Growth Management Hearings Board sends The Villages and Lawson Hills Black Diamond projects back to city | YarrowBay plans appeal

Map of Black Diamond showing The Villages and Lawson Hills sites. - Graphic courtesy YarrowBay Holdings
Map of Black Diamond showing The Villages and Lawson Hills sites.
— image credit: Graphic courtesy YarrowBay Holdings

A ruling by the Growth Management Hearings Board has one side popping corks and the other poring over legal documents.

The Central Puget Sound Region Growth Management Hearings Board ruled the city of Black Diamond did not comply with “its own adopted public participation procedures for GMA (Growth Management Act) amendments as set forth in the BDMC (Black Diamond Municipal Code)” regarding ordinances approving the YarrowBay master planned developments, The Villages and Lawson Hills.

The board sent the ordinances back to the city for compliance with the Growth Management Act.

David Bricklin, the attorney representing the petitioners, Toward Responsible Development, said during a phone interview Tuesday, “This is a huge victory for the citizens. It’s a vindication for all these citizens.”

Megan Nelson, director of legal affairs for YarrowBay, stated in a release, “YarrowBay intends to file an immediate appeal to the State Superior Court of the Growth Management Hearings Board’s erroneous decision.”

The petition was brought before the hearings board by the Black Diamond group, Toward Responsible Development, against the city and YarrowBay, a Kirkland developer, planning two master planned developments, The Villages and Lawson Hills.

The two developments would add about 6,050 residential dwelling units along with retail, office and light industrial.

The Villages and Lawson Hills were approved by the City Council Sept. 20, 2010 following open record public hearings before the city’s hearing examiner.

The council deliberated in a quasi-judicial closed record hearing before approving the applications for the developments.

One of the issues raised by the petitioners was they did not have open access to council members because of the quasi-judicial restrictions. The members were advised by legal staff to not discuss the issues concerning the applications outside the closed record hearing. A closed record hearing means there is generally no new testimony or evidence presented.

In the board document it stated, “Petitioners assert the City, by processing the proposals as a quasi-judicial permit application rather than a legislative amendment to its comprehensive plan or development regulations has used the incorrect public process.”

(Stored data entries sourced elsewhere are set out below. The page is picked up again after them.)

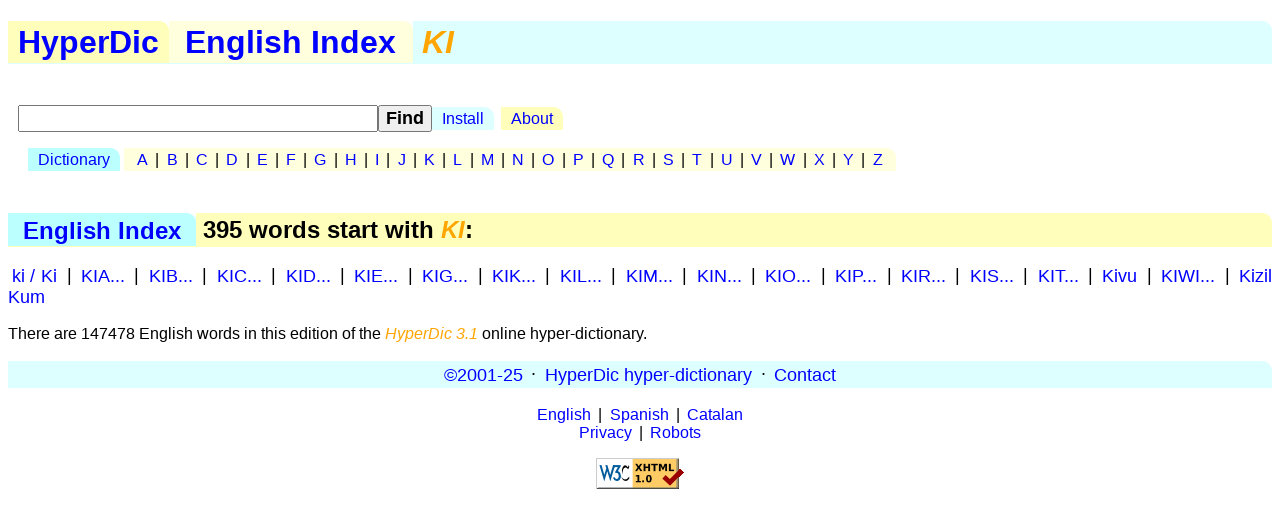

--- FILE ---
content_type: text/html; charset=utf-8
request_url: https://hyperdic.net/en/idx/ki
body_size: 893
content:
<!DOCTYPE html PUBLIC  "-//W3C//DTD XHTML 1.0 Strict//EN" "http://www.w3.org/TR/xhtml1/DTD/xhtml1-strict.dtd">
<html xmlns="http://www.w3.org/1999/xhtml" xml:lang="en">
<head>
<meta http-equiv="CONTENT-TYPE" content="text/html; charset=UTF-8" />
<meta name="GENERATOR" content="MegaDoc, http://www.megadoc.net/" />
<meta name="AUTHOR" content="Kaf&eacute;, Eric" />
<meta name="COPYRIGHT" content="All rights reserved" />
<meta http-equiv="Content-Script-Type" content="text/javascript" />
<meta name="viewport" content="width=device-width, initial-scale=1" />
<link rel="stylesheet" type="text/css" href="/src/hyp.css" />
<link rel="search" type="application/opensearchdescription+xml" href="/src/wordsense.xml" title="HyperDic WordSense"/>
<meta name="DC.Subject" xml:lang="en" content="ki" />
<title>ki (HyperDic hyper-dictionary)</title>
</head>
<body>
<h1><a href="/" class="lo1" title="HyperDic hyper-dictionary">HyperDic</a>: ki</h1>
<div id="hsx"></div>
<div id="ir"></div>
<h2><a href="/en/idx/index">English Index</a> &gt; 395 words start with <em>KI</em>:</h2>
<p class="big" xml:lang="en">
<a href="/en/ki">ki / Ki</a> |
<a href="/en/idx/kia">KIA...</a> |
<a href="/en/idx/kib">KIB...</a> |
<a href="/en/idx/kic">KIC...</a> |
<a href="/en/idx/kid">KID...</a> |
<a href="/en/idx/kie">KIE...</a> |
<a href="/en/idx/kig">KIG...</a> |
<a href="/en/idx/kik">KIK...</a> |
<a href="/en/idx/kil">KIL...</a> |
<a href="/en/idx/kim">KIM...</a> |
<a href="/en/idx/kin">KIN...</a> |
<a href="/en/idx/kio">KIO...</a> |
<a href="/en/idx/kip">KIP...</a> |
<a href="/en/idx/kir">KIR...</a> |
<a href="/en/idx/kis">KIS...</a> |
<a href="/en/idx/kit">KIT...</a> |
<a href="/en/kivu">Kivu</a> |
<a href="/en/idx/kiwi">KIWI...</a> |
<a href="/en/kizil_kum">Kizil Kum</a> 
</p>
<p class="big" xml:lang="en"></p>
<p>There are 147478 English words in this edition of the <em>HyperDic 3.1</em> online hyper-dictionary.</p>
<p id="fo">
<a href="/en/doc/copy" rel="Copyright">&copy;2001-25</a> &middot;
<a href="http://www.hyperdic.net/">HyperDic hyper-dictionary</a> &middot;
<a href="/en/doc/contact">Contact</a>
</p>
<p class="ce">
<a href="/en">English</a> |
<a href="/es">Spanish</a> |
<a href="/ca">Catalan</a>
<br/>
<a href="/en/doc/privacy">Privacy</a> |
<a href="/en/doc/robots">Robots</a>
</p>
<p class="ce">
<a href="http://validator.w3.org/check?uri=https://hyperdic.net/en/idx/ki">
<img src="/img/valid-xhtml10.png" alt="Valid XHTML 1.0 Strict" height="31" width="88" />
</a>
</p>
<script type="text/javascript" src="/src/hyp.js"></script>
</body>
</html>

In a legislative process amending the city’s comprehensive plan, the citizens could have discussed the issues of the master planned development proposals with the council members.

The board document noted the petitioners stated the correct process should have been a public hearing before the city’s Planning Commission. The commission would then forward its recommendations to the council.

The board document stated, “Petitioners assert that because of the erroneous process the city followed, the City ‘established rules that greatly circumscribed the public’s ability to communicate directly to the City Council.’”

The board’s analysis noted the city did an “accomplished, exceptional effort to involve the public through their quasi-judicial process.”

However, the board concluded that a hearing before the Planning Commission to receive public comment and to make a recommendation to the council was missing. The board decided because of the missing steps, the master planned development approval ordinances must be remanded or sent back to the city “for compliance with the GMA.”

Bricklin said the ruling means the city used the “wrong process.” He also noted citizens should be allowed more than three to five minutes in a public hearing.

“You get to sit and talk and have a conversation with City Council members,” Bricklin said.

The board ruling gives the city 75 days to comply with a due date of April 29.

Nelson wrote in the release the process the city used to approve the MPDs was part of a 2009 ordinance.

“The GMHB’s decision effectively invalidates the MPD review process, and is therefore an impermissible collateral attack on the validity of the 2009 ordinances; and the Villages and Lawson Hills MPD Permit Approvals are not GMA legislative actions...”

Toward Responsible Development also filed a land use petition act or LUPA appeal against the developments in superior court.